Gather every line of the entries below that contains the string "tree", matching case exactly.

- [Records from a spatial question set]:
* * * * * * * * *

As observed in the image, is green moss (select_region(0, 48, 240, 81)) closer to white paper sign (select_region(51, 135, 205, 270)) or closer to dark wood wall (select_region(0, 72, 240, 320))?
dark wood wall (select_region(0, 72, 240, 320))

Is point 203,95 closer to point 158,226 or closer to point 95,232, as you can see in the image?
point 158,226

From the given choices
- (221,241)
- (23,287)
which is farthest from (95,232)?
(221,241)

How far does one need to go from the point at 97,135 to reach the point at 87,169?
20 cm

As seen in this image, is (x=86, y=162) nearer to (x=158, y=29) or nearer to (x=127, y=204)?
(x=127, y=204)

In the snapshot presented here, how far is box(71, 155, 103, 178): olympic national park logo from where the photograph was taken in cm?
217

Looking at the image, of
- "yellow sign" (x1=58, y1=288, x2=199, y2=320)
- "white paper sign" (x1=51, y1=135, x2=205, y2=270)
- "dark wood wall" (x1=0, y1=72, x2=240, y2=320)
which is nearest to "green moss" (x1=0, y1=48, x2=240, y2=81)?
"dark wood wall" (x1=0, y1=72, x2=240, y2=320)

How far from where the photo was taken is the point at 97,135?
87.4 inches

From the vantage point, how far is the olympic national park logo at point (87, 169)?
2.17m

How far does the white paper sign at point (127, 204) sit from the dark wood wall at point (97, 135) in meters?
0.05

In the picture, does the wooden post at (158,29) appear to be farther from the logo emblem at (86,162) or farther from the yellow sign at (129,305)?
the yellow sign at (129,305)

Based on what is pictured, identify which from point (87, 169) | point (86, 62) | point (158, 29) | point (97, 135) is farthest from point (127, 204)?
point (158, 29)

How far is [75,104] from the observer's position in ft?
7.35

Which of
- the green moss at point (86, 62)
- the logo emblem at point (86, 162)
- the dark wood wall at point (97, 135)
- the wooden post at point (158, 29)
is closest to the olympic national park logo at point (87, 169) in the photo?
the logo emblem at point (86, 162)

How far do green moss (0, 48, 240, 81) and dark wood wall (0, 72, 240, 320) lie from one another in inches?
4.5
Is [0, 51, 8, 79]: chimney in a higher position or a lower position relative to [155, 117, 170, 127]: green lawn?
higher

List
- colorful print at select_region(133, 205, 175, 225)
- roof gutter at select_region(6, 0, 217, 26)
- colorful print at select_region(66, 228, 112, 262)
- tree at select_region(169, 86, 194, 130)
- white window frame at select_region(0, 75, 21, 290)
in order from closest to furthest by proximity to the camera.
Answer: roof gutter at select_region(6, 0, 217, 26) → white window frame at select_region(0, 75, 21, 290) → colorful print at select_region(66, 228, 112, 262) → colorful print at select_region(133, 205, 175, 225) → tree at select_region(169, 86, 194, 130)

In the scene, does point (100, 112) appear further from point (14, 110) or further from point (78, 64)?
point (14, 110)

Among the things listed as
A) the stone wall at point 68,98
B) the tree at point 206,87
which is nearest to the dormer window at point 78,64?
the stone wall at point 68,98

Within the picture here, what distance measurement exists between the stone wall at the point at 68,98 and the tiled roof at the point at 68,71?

* * * * * * * * *

- [SOLUTION TO THIS PROBLEM]:
- tree at select_region(169, 86, 194, 130)
Answer: roof gutter at select_region(6, 0, 217, 26) → white window frame at select_region(0, 75, 21, 290) → colorful print at select_region(66, 228, 112, 262) → colorful print at select_region(133, 205, 175, 225) → tree at select_region(169, 86, 194, 130)
B) the tree at point 206,87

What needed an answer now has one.